In his childhood Atle met with both mental disabled patients of his mom and inmates from the prison where his dad worked. Atle became friends with his mom’s patients but when his dad invited one of the nicest inmates over to their house on Christmas Eve, Atle didn’t understand; “How could so good people end up in prison?”
On his spare time Atle was doing sports. As a 13-year-old he biked 323 miles (Trondheim – Oslo) with his father. But as soon as he got the hold of a pair of sharp speedskates this became his big passion in life. However, after years of dedication on the ice the life as a speedskater got to an end after participating in the Olympics in ’92 and ’94.
While working in the Norwegian Customs and visiting another division Atle accidentally met with a drug addict. A police officer threw the addict careless into a cell for her to get sober again. Atle heard that she’d been there several times before and he saw that this treatment wouldn’t help her change her lifestyle. So, in 1997, to prevent people to end up in vicious circles like this, Johann Olav Koss (the founder of Right to Play) and Atle, started the non-profit organization, MOT.

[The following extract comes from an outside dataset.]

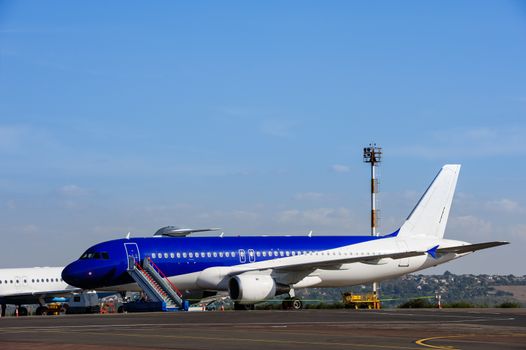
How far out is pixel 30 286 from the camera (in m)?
73.8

MOT (courage) is a life skills program for youth at secondary and upper secondary schools. They strengthen youth’s awareness within society problems as bullying, violence, alcohol and drug abuse, exclusion and mental problems. Through MOT-sessions the organization “develops robust youth – who include all” in Norway, Denmark, Latvia, South Africa and Thailand.
Luck, but stuck
The beginning of MOT is surrounded by deserved luck. Atle got 100,000 NOK (11,800 USD) by walking into the Ministry office. He got the MOT-logo on the back of multiple top league soccer teams by mentioning it in a sentence at a meeting. And the prime minister of Norway does of course mention MOT in his new year’s speech.
However, in 2005, Atle felt like MOT was too dependent of him, so he split the management into an administrative division and a development division. In 2006, Atle even decided that he would quit MOT. Later that year, the Ministry turned their back on him and criticized MOT based on incorrect information. MOT struggled with the economy and when youth at schools started a petition on MOT’s behalf Atle decided to continue his work in MOT.
In 2007, after a rough year, MOT lacked 10 million NOK (1,2 million USD). The management groups he’d created consisted of structure and logic but not much flexibility and innovative thinking. Atle saw that this decision was a disaster and changed it into one seven-membered group with creativity, knowledge, initiative and enthusiasm. In the end of 2007 MOT was back on its feet with no loss of money.
Listening to this guy’s mouth go it’s obvious that he’s passionate and proud when he calls MOT his third baby. Atle himself says that when he looks back, he thinks people just liked his energy and saw that he was passionate about his thing. In other words, Atle is saying that a guy gave him 11,800 USD just because he was passionate.
As the big brother of his 21 years old third baby, I know somethings about my dad, Atle Vårvik. If he’s passionate about something he follows through. He’ll spam you down with emails every day. He could be nagging at you for days just to get your input on something. And if you don’t want to like that something you will start to like it when you hear his story behind it.
Even though he’s quite convincing the drive and dedication is what I admire about him. MOT wouldn’t be walking without Atle’s passion. MOT wouldn’t be talking without Atle’s shamelessness of begging for money. MOT would have been dust if he didn’t try to fail and admit his mistakes. MOT would simply not be running today if Atle wasn’t as dedicated with MOT as he was towards the Olympics.